Je me souviens de mon premier vélo: mauve, avec un siège banane, des guidons chopper, avec des guirlandes qui pendaient de chaque côté, et une carte de hockey tenue avec une pince à linge, qui frottait dans les rayons pour donner l’impression d’avoir un moteur. Et bien sûr, pas de casque, les cheveux au vent plutôt et le sourire dans la face.

L’enthousiasme venu des journées chaudes, me font tourner la tête d’une trajectoire habituelle. L’été étant propice à nous dévier de la trajectoire routinière qui pèse tant sur nos vies; ce marathon infernal dans lequel nous sommes tous plongés. Je me laisse donc la possibilité de ne rien planifier, de laisser venir à moi le hasard qui donne cette impression de grande liberté et de spontanéité, comme quand on était de jeunes «flos». Respirer à pleins poumons avec cette conviction que la «To Do List» peut attendre le temps d’un printemps, d’un été. Mettre de côté cette foutue performance – mal de ce siècle s’il en est – ne rien planifier, (surtout ne rien planifier) pour ainsi donner du lousse dans la chaîne qu’on a au cou… de nos nombreuses responsabilités. De l’air quoi!

Cet arrêt de la performance m’est venu après mes premières sorties de vélo de route qui furent un vrai supplice, pour ne pas dire un vrai calvaire.

J’avais beau essayer, mais je n’arrivais pas à tripper sur mon deux-roues, à sillonner les routes des Pays-d’en-Haut. Pire, je n’arrêtais pas de me répéter: «Comment peux-tu être aussi en forme et être aussi nulle à pédaler un p’tit bécycle-à-pédale?» Bref: une vraie folle sur deux-roues!

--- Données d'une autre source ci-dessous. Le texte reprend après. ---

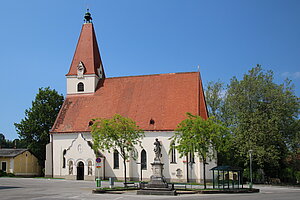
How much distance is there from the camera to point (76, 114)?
44906mm

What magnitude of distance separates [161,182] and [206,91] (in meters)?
30.7

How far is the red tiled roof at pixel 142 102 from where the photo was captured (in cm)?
4084

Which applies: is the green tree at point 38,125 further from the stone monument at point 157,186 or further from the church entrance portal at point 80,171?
the stone monument at point 157,186

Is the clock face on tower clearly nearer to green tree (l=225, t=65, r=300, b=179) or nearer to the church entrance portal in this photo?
the church entrance portal

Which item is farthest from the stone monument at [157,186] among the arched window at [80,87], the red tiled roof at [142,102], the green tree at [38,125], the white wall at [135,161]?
the green tree at [38,125]

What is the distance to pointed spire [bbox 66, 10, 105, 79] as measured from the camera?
46750 millimetres

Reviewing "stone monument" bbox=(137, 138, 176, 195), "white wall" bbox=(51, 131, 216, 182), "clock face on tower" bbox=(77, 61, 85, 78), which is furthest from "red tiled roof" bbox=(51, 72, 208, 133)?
"stone monument" bbox=(137, 138, 176, 195)

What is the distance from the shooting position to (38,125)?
53.5m

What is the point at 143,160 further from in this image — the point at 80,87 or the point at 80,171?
the point at 80,87

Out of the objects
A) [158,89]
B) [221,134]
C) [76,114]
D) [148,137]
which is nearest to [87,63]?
[76,114]

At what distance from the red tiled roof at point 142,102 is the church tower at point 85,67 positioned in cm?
108

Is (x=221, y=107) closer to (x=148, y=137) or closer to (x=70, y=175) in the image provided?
(x=148, y=137)

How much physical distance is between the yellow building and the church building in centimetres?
928

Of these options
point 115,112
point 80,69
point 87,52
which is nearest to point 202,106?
point 115,112
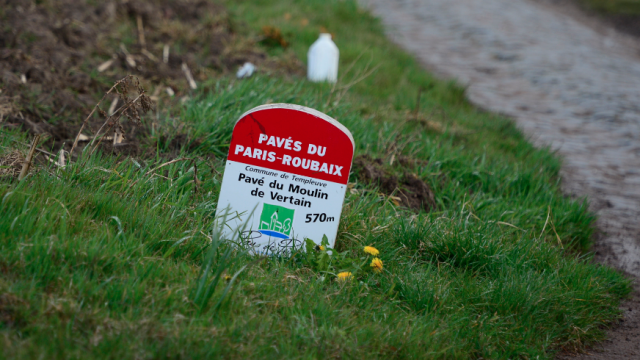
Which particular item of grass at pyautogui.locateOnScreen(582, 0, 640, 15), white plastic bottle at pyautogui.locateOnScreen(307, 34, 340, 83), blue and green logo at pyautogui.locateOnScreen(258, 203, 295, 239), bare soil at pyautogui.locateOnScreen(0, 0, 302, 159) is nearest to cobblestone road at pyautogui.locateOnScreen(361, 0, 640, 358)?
grass at pyautogui.locateOnScreen(582, 0, 640, 15)

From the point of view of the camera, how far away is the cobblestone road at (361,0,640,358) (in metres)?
4.75

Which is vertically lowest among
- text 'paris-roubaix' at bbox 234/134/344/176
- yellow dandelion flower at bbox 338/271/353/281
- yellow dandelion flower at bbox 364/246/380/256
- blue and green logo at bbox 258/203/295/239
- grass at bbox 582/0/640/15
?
yellow dandelion flower at bbox 338/271/353/281

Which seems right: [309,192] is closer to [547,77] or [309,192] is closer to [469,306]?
[469,306]

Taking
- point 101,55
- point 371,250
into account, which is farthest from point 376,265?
point 101,55

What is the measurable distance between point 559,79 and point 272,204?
6558 mm

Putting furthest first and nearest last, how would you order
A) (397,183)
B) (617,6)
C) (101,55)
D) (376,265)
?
(617,6) → (101,55) → (397,183) → (376,265)

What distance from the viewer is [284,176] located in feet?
9.41

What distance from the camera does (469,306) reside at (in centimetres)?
268

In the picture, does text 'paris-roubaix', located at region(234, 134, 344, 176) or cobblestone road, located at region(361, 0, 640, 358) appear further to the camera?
cobblestone road, located at region(361, 0, 640, 358)

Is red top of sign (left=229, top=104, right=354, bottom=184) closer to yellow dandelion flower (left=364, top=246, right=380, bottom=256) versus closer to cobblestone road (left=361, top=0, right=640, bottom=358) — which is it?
yellow dandelion flower (left=364, top=246, right=380, bottom=256)

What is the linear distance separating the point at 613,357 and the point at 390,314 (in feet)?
4.09

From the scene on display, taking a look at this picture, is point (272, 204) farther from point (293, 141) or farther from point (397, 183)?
point (397, 183)

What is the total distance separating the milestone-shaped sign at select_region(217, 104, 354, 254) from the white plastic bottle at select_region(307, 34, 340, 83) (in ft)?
10.2

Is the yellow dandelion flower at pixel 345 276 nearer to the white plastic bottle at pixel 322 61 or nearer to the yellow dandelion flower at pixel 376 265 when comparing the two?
the yellow dandelion flower at pixel 376 265
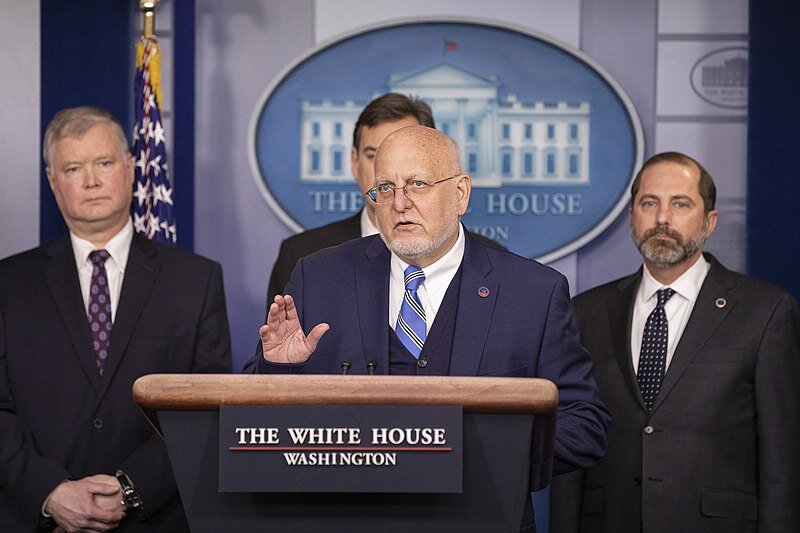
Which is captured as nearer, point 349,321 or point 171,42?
point 349,321

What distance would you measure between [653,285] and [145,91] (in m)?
2.03

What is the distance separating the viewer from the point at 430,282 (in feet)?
8.62

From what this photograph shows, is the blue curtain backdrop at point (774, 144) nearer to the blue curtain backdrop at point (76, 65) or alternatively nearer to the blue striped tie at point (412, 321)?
the blue striped tie at point (412, 321)

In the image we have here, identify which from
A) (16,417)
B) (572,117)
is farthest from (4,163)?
(572,117)

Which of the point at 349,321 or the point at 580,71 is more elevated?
the point at 580,71

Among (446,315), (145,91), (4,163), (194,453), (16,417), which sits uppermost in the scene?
(145,91)

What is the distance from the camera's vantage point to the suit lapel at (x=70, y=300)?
330 centimetres

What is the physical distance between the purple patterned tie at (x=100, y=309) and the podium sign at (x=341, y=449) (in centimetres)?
174

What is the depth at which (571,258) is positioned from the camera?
4723 millimetres

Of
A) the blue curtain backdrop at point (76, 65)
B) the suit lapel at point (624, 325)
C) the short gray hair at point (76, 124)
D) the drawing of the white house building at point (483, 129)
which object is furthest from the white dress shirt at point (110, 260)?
the suit lapel at point (624, 325)

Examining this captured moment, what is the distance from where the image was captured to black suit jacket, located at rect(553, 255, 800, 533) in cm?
344

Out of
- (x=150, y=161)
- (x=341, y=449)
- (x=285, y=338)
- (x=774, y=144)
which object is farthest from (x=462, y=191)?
(x=774, y=144)

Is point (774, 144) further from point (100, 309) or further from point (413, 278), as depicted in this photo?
point (100, 309)

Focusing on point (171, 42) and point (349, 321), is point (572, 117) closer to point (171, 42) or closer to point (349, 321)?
point (171, 42)
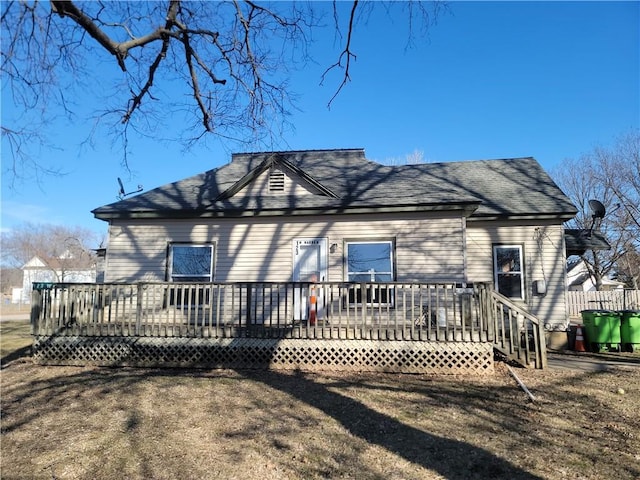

C’est donc là, entre deux coups de pédales et à bout de souffle, que je me dis: wô!, m’dame chose, tu fais quoi au juste, là?! De kessé que tu veux prouver?!

Savez-vous quoi? Je ne sais pas pour qui, pour quoi je me mets autant de pression à performer. Ce que je sais, c’est que j’ai toujours fait les choses le pied dans le tapis. J’ai une seule vitesse dans la vie: à fond la caisse. Et l’arrêt (off) est souvent aussi brutal et extrême : quand je «déplug», je débranche tout!

Anyway, tout ça pour vous dire que c’est à partir de cet instant-là, entre deux montées à «bécik» où j’avais le cœur dans la gorge, que j’ai décidé de me «désintoxiquer» de la performance.

Et comment on fait ça?

Et bien, on va voir un gars comme Jean-Sébastien Thibault de chez Espresso Sports. Mettons que je n’étais pas sa première grande malade, il en avait vu d’autres avant moi faire des névroses tout aussi graves que la mienne.

-Jean-Seb, ça marche pas pantoute mon affaire. J’hais mon vélo, j’haiiis l’vélo, je suis pas bonne, il avance pas pantoute. TU COMPRENDS-TU?

-Ok

-Okkkk, quoi?

-Ok, rien.

– J’ pense que tu ne comprends pas très bien, là, là… je vais vendre cette foutue bécane et m’acheter un «bécik à gaz» si ça continue comme ça!!!

– Bon, bon…viens on va aller rouler un peu… Mais avant, règle numéro un: as-tu vérifié la pression de tes pneus?

– (…)

On a remis de l’air dans mes pneus. Ils étaient gonflés à 50 psi. Ça en prenait 100. Ça commençait bien mon affaire! Je pouvais bien avoir l’impression de rouler sur le flat et puis de ne pas avancer!

Nous avons été rouler comme il a dit, fait quelques petits ajustements (rien de majeur mis à part l’air dans les pneus, j’en rigole encore). Tout en roulant, on a jasé de tout et de rien, mais presque pas de vélo. Il m’a demandé comment ça allait sur le vélo. J’allais plutôt bien. Et tout en roulant, il m’a lâché sa petite phrase assassine : «Et n’oublie pas d’écouter les oiseaux lors de tes sorties en vélo…» C’est tout. Rien de plus. Ce qu’il voulait me dire au fond, c’est de ne jamais perdre de vue la chose la plus importante: le plaisir.

-T’a pas de problèmes Josée

– Non, mais, tu ne…

– Va rouler, arrête de te pousser dans le fond et de te comparer aux autres, respecte tes limites, et tout va bien aller.

C’est tout. Rien de plus. 

Je voulais aussi commencer cette chronique en vous disant tout le bonheur que j’ai de me promener le nez en l’air, à sentir le parfum du lilas. Je rêve des étés qui demeurent, toujours, pour les hasards, et tous ces imprévus. Comme ces longues balades à vélo, avec une carte de hockey qui fait chanter les rayons, le sourire dans la face.